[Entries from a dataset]
[Start]

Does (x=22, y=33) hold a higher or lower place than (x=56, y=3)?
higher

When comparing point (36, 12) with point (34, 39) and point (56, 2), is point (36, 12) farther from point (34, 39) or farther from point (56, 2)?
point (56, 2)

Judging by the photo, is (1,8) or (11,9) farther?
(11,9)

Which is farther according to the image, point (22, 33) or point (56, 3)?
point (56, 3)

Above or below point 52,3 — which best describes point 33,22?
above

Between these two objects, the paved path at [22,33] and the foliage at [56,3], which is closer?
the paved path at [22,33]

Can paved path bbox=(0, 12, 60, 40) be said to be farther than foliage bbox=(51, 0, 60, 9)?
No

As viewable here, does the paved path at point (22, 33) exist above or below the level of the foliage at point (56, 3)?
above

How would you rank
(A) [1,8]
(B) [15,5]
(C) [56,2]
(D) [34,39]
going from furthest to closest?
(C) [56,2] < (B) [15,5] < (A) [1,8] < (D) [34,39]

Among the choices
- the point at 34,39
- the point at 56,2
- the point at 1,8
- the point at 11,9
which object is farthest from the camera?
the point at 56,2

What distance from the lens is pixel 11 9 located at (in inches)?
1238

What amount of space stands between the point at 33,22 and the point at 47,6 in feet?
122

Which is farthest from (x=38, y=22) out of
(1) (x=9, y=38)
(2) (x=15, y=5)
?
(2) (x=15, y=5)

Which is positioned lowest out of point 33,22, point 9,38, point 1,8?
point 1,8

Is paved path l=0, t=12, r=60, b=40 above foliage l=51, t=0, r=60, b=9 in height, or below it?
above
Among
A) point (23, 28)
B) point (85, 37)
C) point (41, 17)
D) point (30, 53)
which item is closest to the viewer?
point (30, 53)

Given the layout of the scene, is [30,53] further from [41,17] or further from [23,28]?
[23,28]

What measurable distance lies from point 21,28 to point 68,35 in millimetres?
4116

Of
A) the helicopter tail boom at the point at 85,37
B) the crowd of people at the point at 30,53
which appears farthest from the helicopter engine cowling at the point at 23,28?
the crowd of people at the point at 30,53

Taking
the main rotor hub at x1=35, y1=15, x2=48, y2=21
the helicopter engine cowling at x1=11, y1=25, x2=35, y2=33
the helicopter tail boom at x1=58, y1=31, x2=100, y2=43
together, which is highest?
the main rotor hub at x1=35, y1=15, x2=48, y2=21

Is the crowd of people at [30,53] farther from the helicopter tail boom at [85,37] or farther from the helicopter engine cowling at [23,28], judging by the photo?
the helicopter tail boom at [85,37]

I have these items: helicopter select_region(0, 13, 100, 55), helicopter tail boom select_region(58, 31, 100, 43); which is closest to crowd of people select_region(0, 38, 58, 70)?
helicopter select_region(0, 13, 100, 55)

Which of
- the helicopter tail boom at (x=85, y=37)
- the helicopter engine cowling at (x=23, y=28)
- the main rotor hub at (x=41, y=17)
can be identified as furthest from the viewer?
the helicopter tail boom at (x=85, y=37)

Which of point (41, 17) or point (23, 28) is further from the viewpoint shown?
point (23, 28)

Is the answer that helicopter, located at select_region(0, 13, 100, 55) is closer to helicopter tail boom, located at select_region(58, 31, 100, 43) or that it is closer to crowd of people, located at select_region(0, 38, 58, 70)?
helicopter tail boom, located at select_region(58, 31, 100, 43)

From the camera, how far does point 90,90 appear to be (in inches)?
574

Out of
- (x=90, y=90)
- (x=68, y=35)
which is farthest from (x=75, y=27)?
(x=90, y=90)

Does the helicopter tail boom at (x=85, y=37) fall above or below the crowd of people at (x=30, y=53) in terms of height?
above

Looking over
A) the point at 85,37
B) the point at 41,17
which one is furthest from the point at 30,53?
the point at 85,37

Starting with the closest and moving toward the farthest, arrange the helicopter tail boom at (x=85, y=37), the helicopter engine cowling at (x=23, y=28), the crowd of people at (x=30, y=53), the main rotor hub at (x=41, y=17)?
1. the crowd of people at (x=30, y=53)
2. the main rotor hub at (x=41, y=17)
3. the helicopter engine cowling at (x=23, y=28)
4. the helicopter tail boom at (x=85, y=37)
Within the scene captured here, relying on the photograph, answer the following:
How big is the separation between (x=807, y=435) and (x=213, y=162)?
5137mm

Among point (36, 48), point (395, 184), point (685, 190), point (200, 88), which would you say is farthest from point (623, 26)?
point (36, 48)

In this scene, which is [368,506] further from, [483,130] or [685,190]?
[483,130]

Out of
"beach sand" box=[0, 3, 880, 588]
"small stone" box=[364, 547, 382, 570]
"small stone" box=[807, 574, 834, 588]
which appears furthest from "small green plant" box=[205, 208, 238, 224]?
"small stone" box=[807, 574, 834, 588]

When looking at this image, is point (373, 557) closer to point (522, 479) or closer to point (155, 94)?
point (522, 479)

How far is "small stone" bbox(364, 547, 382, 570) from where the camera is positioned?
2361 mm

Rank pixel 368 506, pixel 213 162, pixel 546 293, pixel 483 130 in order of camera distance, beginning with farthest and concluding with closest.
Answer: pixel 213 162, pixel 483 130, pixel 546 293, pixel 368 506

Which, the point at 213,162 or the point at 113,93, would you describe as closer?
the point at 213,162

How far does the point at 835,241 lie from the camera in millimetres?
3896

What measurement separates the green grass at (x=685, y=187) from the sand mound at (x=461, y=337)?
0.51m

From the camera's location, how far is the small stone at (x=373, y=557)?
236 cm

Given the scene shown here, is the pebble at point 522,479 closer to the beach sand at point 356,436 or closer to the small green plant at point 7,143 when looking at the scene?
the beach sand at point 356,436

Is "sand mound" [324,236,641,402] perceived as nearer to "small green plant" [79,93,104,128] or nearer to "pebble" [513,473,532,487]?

[End]

• _TASK DESCRIPTION_
How many lines of the records above contain the string "rotor"? Case counts. Give only the number.

• _OUTPUT OF THE EXERCISE_
5